Het gebruik van randvuurkogelpatronen, fosfor- of lichtspoorkogels, patronen met een volmantel en kogels die niet vervormen bij het treffen is steeds verboden.

Derhalve is een karabijn dat uitsluitend .22 patronen verschiet niet toegestaan voor de jacht in Vlaanderen.

Waals Gewest.

De wapens toegestaan voor de jacht in het Waals Gewest worden vastgelegd in een besluit van 22 september 2005 genomen door de Waalse Gewestregering.

De volgende vuurwapens of middelen zijn verboden voor de jacht in het Waals gewest :

  • Automatische vuurwapens.
  • Semi-automatische wapens met een magazijn of lader die meer dan 2 patronen kan bevatten.
  • Wapens voorzien van een actieve lichtbron of van middelen om het doel te verlichten.
  • Wapens voorzien van een nachtkijker, beeldversterker of enig ander middel om ’s nachts te kunnen schieten.
  • Wapens uitgerust met een geluidsdemper.

Alleen volgende vuurwapens mogen worden gebruikt voor de jacht in het Waalse gewest :

  • Geweren met één of meerdere gladde lopen met een kaliber van minimum in kaliber 8, 10, 12, 16, 20, 24, 28, 32 en 36 of 410.
  • Karabijnen met één of meerdere getrokken lopen met een nominaal kaliber van minstens .22 duim of 5,58mm.
  • Geweren met getrokken en/of gladde lopen die voldoen aan de twee criteria hierboven vermeld.

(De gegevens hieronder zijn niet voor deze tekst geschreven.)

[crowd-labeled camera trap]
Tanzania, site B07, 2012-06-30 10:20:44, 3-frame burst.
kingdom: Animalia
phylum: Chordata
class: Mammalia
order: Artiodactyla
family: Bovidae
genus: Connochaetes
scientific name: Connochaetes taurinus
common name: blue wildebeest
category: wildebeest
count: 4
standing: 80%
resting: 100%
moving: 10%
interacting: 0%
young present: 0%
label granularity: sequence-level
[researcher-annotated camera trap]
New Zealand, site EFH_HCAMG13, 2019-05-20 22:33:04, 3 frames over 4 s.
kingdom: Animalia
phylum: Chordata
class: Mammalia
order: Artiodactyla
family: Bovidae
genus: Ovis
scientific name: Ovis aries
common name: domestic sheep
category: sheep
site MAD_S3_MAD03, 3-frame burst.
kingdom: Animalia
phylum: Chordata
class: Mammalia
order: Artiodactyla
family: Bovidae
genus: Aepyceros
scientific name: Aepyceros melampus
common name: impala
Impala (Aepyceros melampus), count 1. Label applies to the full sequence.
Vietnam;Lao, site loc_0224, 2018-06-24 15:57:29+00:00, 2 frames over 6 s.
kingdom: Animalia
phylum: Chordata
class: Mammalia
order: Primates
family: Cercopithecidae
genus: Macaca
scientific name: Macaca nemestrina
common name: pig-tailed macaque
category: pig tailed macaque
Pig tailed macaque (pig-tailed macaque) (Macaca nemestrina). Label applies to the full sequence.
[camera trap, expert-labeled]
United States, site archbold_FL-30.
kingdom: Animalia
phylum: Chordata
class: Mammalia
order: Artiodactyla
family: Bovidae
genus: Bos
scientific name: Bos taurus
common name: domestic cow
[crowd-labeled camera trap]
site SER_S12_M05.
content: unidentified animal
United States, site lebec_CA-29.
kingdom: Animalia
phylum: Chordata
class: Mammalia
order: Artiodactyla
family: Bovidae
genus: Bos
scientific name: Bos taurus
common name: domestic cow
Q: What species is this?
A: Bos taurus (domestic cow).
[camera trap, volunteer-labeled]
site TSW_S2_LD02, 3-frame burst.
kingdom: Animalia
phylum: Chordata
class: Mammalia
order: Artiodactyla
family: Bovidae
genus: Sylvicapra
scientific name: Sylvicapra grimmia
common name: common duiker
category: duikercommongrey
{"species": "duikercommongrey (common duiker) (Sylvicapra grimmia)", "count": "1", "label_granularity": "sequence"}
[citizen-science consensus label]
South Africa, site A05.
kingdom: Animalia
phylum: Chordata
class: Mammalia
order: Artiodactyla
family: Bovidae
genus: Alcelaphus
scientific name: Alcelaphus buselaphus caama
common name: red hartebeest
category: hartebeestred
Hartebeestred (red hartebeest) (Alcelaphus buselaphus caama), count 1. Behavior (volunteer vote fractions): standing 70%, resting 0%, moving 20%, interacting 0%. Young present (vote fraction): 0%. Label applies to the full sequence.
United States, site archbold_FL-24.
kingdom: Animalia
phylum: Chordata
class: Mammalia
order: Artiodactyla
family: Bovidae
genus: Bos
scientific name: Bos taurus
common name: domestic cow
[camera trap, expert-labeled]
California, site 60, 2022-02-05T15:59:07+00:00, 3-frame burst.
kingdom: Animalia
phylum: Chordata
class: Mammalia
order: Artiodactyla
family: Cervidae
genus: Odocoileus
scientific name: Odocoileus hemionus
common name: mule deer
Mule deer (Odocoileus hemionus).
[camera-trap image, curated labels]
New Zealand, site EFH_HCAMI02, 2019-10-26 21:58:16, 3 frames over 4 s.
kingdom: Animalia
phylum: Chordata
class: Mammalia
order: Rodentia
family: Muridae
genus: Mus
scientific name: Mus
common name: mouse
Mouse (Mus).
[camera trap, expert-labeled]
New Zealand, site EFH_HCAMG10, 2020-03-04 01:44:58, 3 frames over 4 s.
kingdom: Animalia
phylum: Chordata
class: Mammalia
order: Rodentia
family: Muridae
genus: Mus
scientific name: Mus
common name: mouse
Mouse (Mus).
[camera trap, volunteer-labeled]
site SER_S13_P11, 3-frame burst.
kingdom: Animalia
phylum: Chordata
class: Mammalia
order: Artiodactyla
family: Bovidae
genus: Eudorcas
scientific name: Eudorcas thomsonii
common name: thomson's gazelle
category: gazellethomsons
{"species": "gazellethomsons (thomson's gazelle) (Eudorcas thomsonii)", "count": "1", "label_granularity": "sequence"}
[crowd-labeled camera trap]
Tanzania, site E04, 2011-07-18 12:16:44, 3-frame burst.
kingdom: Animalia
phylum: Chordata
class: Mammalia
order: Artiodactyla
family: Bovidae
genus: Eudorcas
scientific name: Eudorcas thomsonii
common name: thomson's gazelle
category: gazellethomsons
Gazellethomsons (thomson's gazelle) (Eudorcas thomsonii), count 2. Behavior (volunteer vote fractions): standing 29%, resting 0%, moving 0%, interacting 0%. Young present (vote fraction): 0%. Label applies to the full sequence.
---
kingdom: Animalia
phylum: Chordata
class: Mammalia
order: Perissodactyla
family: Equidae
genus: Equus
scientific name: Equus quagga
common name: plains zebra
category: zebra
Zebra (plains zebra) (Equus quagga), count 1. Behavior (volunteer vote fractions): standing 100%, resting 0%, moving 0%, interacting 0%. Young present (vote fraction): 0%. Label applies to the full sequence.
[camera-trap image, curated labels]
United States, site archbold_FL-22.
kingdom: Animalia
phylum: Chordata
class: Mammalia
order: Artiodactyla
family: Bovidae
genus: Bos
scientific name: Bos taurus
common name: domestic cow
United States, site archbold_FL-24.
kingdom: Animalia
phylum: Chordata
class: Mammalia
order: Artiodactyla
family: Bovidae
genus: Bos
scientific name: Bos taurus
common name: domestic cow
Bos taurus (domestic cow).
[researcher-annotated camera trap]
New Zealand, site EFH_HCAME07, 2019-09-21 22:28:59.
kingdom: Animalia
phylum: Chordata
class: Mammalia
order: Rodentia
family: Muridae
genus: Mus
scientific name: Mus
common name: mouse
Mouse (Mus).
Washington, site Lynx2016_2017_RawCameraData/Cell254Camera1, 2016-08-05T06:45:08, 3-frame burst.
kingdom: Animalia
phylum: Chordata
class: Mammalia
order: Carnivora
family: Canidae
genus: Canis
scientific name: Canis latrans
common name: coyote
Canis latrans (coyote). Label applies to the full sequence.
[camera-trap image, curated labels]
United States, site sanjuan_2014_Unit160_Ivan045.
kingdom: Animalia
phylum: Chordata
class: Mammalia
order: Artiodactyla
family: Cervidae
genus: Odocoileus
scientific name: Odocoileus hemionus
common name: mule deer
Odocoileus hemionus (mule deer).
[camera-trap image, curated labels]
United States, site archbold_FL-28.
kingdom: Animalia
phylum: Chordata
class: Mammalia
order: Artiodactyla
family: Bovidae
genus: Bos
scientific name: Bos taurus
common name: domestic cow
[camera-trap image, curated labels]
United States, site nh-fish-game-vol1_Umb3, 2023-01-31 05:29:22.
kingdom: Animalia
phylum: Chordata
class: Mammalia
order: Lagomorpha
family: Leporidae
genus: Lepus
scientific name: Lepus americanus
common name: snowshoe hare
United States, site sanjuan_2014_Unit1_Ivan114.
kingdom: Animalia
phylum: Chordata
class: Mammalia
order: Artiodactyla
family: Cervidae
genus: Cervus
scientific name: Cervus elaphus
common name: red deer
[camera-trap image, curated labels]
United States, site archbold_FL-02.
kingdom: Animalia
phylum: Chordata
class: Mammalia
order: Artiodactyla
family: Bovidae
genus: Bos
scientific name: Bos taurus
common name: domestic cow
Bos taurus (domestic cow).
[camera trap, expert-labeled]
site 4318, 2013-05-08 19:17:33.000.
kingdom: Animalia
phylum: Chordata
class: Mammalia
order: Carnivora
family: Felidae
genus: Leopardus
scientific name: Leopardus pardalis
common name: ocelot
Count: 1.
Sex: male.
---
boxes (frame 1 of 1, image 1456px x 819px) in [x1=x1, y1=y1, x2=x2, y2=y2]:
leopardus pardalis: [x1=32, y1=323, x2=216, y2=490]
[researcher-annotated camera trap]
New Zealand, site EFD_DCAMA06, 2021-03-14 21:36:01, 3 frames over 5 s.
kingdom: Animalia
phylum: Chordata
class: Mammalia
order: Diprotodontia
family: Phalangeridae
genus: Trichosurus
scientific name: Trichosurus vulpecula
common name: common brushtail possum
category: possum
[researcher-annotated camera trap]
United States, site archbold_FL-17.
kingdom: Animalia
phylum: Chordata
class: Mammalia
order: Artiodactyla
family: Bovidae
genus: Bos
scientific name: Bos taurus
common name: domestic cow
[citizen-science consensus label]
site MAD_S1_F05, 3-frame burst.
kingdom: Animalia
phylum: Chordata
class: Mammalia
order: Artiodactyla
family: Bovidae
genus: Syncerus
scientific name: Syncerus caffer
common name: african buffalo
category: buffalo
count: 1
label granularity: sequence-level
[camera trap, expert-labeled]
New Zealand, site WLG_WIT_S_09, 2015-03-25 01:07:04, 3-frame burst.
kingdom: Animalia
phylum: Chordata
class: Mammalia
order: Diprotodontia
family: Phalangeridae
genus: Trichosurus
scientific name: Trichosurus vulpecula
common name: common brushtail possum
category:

Ook de te gebruiken munitie is gereglementeerd naargelang van de aard van het bejaagde wild :

  • Voor groot wild geldt dat de munitie een kaliber van minstens 6,5mm moet hebben op een afstand van 100m van de loopmonding een kinetische energie van minstens 2.200 joule moet ontwikkelen. Voor geweer met gladde loop zijn ook projectielen die vervormen bij impact van kaliber 12, 16 of 20 toegelaten. Voor reewild zijn ook projectielen toegelaten waarvan het kaliber minstens .22 Engelse duim of 5,58mm bedraagt en die op een afstand van 100m vanaf de loopmonding een kinetische energie van minstens 980 joule ontwikkelen.
  • Jacht op klein wild of waterwild : hagelpatronen waarvan de korrelgrootte van de hagel een doorsnede van 3,5mm niet overschrijdt.
  • Jacht op overig wild :
    • Hagelpatronen waarbij de diameter van de projectielen ten hoogste 4mm bedraagt.
    • Projectielen die in een geweer of een karabijn worden verschoten.

Het is bovendien steeds verboden om de volgende munitie te gebruiken als een karabijn gebruikt wordt :

  • Militaire projectielen, waaronder fosfor- of lichtspoorkoepels.
  • Volmantelpatronen.
  • Projectielen die niet vervormen bij impact.